新入編集部員の日記 #3 「付き物(1)」
【注】新入社員によるエッセイ的な文章です。出版に関する専門用語等の使い方等が正確でない部分があるかもしれません。ご承知おきください。
※ちなみに「本文」は「ほんぶん」ではなく「ほんもん」と業界では呼ぶということも初めて知りました。
■「付き物」とは?
『次世代の実証経済学』の本文のゲラを読み終えた私に与えられた次の仕事は「付き物」の作成・チェックでした。
付き物とは、本を構成する要素のうち本文以外の部分です。具体的には、著者等の紹介、目次、索引、奥付、はしがき・あとがきなどです。カバーや帯などの本に付随する印刷物も含まれます。今回はこのうち編著者・執筆者紹介と目次に関する作業を取り上げます。
■編著者・執筆者紹介
大体の書籍には編著者・執筆者の肩書きやプロフィールを紹介するページがあります。
私はその原稿の作成を、担当である先輩Mさんに命じられました。本に載せる情報のうち、編著者・執筆者に関するものは特に間違える訳にはいきません……。
プロフィールに関する情報やその素案は、ふつう著者から提示されます。「だったら、それをそのまま掲載すればいいじゃないか」と思われるかもしれませんが、そうはいかないことも多々あります。

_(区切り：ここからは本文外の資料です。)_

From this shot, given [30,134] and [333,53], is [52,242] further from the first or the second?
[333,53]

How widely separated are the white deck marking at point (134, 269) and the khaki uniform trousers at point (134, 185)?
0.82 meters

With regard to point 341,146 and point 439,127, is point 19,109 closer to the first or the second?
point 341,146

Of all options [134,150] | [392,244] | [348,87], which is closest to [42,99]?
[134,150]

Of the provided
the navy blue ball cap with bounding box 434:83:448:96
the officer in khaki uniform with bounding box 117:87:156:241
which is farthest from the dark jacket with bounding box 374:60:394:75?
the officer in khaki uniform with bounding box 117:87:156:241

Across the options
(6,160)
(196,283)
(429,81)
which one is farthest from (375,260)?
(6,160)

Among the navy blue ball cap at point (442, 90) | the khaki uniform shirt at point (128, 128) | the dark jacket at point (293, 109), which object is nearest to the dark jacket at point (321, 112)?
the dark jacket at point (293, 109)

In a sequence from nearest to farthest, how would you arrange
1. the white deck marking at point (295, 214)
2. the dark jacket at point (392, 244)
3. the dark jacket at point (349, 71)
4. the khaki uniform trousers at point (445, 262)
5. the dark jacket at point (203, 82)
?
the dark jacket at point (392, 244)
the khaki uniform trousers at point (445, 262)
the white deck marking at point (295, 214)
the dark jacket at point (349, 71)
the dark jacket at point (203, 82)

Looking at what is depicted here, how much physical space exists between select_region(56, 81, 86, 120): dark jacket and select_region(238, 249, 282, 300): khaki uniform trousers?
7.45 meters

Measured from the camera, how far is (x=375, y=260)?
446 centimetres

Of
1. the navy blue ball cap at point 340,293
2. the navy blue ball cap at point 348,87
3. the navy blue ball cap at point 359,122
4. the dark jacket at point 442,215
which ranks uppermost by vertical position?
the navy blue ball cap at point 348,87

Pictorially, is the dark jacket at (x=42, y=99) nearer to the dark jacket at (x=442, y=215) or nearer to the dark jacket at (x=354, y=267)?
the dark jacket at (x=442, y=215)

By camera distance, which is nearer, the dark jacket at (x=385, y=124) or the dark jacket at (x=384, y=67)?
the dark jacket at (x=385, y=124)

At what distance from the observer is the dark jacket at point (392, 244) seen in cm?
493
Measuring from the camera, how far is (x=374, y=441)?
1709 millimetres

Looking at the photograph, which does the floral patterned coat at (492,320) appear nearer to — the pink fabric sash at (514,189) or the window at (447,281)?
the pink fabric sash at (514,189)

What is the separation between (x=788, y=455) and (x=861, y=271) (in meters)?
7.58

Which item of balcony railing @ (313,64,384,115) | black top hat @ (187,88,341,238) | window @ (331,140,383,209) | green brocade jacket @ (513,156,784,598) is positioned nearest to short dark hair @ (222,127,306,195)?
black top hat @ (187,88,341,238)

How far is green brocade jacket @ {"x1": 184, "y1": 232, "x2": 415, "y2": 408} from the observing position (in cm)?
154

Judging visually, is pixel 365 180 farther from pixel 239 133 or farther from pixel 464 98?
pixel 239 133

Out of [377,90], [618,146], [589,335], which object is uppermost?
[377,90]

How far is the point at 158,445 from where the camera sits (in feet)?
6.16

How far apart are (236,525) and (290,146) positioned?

(※出版社や編集部、編集者によっては著者から提供されたものをそのまま用いるという方針もあるかもしれません。)
まず、先生が提示してきた情報が必ずしも公式な情報と合っているとは限りません。例えば、自称している役職名が大学や組織が公表しているものと微妙に異なっていることがあります。そのため、大学や組織の公式HPの研究者一覧などで正式な肩書きを地道に調べていきます。また、同じ組織でもその時々によって組織の名前が異なっている場合もあり、所属当時の正式名称も調べます。細かいところで言えば、慶応→慶應(旧字体が正式)みたいなものも全て直します。
(隈なく調べたつもりでしたが、後からMさんが調べ漏れを見つけてくださりました。まだまだ仕事のツメが甘いです。)
また、紙幅の制約によって、著者情報を全て載せられないこともあります。『次世代の実証経済学』の場合、編著者が4名もいます。
4名の情報を1ページに収めないといけないため、経歴を全て書くわけにはいきません。特にさまざまな国際機関で実務経験があったり、複数の大学で教えた経験のある先生の場合「〜などを経て」と割愛させていただくことがままあります。
こうして最終的に出来上がった原稿を印刷会社さんに入稿すると、本文と同様「(編著者・執筆者紹介の)ゲラ」が出てきます。
■目次を作る
「目次こそWordで簡単に作れるだろ、はい論破」と考える方もいるかもしれませんが、印刷会社さんへの入稿以降、編集者が手元で扱っているものは本文原稿のWordファイル(≒テキストのみの情報)ではなく、あくまで「ゲラ(=原稿の文字がレイアウト通りに組まれたもの)」なのです。
その文章の「ページ」という位置情報は、あくまで本のレイアウト通りに文字を組むことによって決まるものです。そして、その組み方(1ページにつき[1行あたり◯文字]×[◯行])というように指定します)によっても文字がどのページに配置されるかは変わります。
ゲラデータは基本的にPDFファイル(OCR処理済)です。PDFファイルから章・節などの見出しの文字列をコピーしてWordに貼り、該当ページの数字を目視で確認して入力し、「目次の原稿」を作っていきます。目次の原稿も編著者や執筆者紹介のゲラと同様、印刷会社さんに入稿することによって、実際の本のレイアウト通りに組まれた「(目次の)ゲラ」が出てきます。
今回はスケジュールの関係上、再校ゲラに基づいて目次を作っています。もちろん、これ以上は大きな本文の修正がないという状態から目次を作ることができればベストなのですが、そこまでの時間はないことが多いようです。
再校以降、節や章のページ数が変わったり、節を削除したりした場合は目次も修正していきます。これは校了まで続きます。
※どこの出版社・印刷会社さんも同様に目次を作っていると思いますが、もっといい方法があるかもしれません。ただ、最初にもらった原稿を整理したのち印刷会社さんに投げた後は、あくまで「ゲラ」を扱うという業務の流れ上なかなか難しいなと思います。
■おわりに
本作りは、もちろんメインコンテンツとなる本文が重要ですが、それ以外の部分、つまり「付き物」も間違い無くきっちりと作らなければいけません。これに気づいたおかげで、編集という仕事の奥深さを少しずつ感じています。
次回は(多分)索引や奥付などについて書こうと思っています。